Fonforrón. O son do Son

Maxi Olariaga

LUGO CIUDAD

07 sep 2014 . Actualizado a las 07:00 h.

Ha vuelto a suceder. A mediados de agosto vinieron a verme unos viejos amigos. Viven Galiza. La viven y la mueren como mariposas errantes. Llegan de lejos, de muy lejos. Se apean en la linde costanera de Lugo y de autobús en autobús se llegan al sur dejándose llevar por los cañones del Sil hasta su encrucijada con el Gran Padre Miño. Bordeando su ribera, como tercos e incansables caracoles, comienzan la ascensión camino del norte hasta lograr el descanso yaciendo boca arriba sobre la colosal cama de piedra del Obradoiro. Repuestos y aprovisionados, se lanzan a la caza de aromas vegetales, acosando a las ninfas y a las náyades que viven en las fragas que, al viajero que aventura sus pasos por el interior, le conducen a Camariñas y a la gran galería de Fisterra, de la que ellos dicen que no es otra cosa que la proa petrificada del galeón del Holandés Errante.

Me dicen que pueden pasarse horas y horas balanceándose en las amuras de la gran nave de Europa, observando como el violento puñal del viento peina y repeina la mar ondulando sus cabellos que, perfumados de sal viva, besan y besan los pies de los Atlantes que sostienen nuestro continente. Cumplido ese rito mágico, purificados por el incienso líquido de la espuma atomizada, reemprenden el viaje al sur hasta rendir camino en O Tapal de Noia. El mismo ritual que en Compostela. Se tienden sobre la piedra milenaria y miran a los ojos de los músicos soldados al pórtico por los maestros canteros que cada día, hace siglos, descendían de los cielos al alba para esculpir en la fachada la banda de música del Dios Omnipotente.

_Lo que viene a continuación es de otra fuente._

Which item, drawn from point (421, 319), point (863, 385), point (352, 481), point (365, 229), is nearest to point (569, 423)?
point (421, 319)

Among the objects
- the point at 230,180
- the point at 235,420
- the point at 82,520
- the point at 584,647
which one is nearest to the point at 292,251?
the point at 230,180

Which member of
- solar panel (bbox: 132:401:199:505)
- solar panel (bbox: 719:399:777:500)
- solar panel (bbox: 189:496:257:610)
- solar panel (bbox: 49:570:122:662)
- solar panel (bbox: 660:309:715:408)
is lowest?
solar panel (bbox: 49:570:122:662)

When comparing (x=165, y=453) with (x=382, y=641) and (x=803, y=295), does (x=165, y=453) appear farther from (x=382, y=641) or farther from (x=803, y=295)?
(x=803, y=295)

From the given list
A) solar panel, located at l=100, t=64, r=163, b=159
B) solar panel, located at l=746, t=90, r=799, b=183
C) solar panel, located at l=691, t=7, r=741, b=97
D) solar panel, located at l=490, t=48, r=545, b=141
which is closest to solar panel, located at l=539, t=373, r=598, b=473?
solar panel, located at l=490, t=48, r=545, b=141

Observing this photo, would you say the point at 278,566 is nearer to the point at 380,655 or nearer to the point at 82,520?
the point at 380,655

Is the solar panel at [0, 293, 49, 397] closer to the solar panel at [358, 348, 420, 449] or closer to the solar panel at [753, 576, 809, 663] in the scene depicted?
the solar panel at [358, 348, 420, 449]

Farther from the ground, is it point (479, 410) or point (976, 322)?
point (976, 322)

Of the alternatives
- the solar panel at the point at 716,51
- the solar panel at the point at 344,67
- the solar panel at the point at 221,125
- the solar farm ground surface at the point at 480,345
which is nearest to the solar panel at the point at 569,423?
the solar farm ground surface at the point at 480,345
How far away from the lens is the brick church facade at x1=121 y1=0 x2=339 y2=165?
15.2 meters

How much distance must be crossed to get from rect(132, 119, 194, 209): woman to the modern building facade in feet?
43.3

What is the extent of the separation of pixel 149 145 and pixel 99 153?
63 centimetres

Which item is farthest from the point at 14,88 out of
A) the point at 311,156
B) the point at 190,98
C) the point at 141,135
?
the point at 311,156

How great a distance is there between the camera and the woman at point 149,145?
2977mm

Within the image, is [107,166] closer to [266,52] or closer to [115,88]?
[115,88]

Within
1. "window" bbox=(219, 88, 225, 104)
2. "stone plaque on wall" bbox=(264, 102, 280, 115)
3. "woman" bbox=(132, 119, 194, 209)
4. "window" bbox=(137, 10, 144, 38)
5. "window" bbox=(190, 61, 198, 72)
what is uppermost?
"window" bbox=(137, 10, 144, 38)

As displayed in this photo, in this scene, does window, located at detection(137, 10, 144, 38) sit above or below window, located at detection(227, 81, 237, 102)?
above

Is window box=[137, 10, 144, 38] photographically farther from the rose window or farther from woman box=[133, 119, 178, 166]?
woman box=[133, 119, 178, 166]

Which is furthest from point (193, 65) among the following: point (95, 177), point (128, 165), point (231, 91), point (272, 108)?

Devorado el éxtasis de la contemplación, mis dos amigos, se incorporan y debaten sobre las causas que llevaron a aquellos peones celestiales a inacabar una torre, dejando el templo tuerto o manco, según la apreciación de cada quien. Se impone el criterio de que la premura de rematar la catedral de Compostela en todos sus detalles, obligó al amo a destinarlos a la central de Santiago sin que hasta el día de hoy, traspapelado el libro de órdenes y presupuestos divinos, nadie se acordara más en las alturas de aquel templo inacabado en la muy leal y cristiana villa de Noia, por mucho que el patriarca Noé, San Marcos, San Bartolomeu y San Martiño lo urgieran en la ventanilla tras la que San Dimas tramita los proyectos pendientes de finiquito.

Meneando la cabeza toman el camino que conduce a la gloria de las playas y, al pasar frente al recién nacido puente sobre la ría, se postran de rodillas en medio de la rotonda de Taramancos e imploran al poeta Avilés que derrame sobre sus cabezas, enloquecidas por la visión del despropósito, la cenizas santas de los abrasadores versos de Última fuxida a Harar.

Al atardecer, cuando el sol chisporrotea en el horizonte marino, llegan a Porto do Son, y mientras carretera arriba lo traspasan, se estremecen porque ¡al fin! la canción de la mar anega sus tímpanos. Es ese son único, esa voz ronca que la garganta espiral de la sal marina guarda desde el principio de los tiempos y solo puede ser percibida asentado como una nube sobre el Balcón de Pilatos en Porto do Son.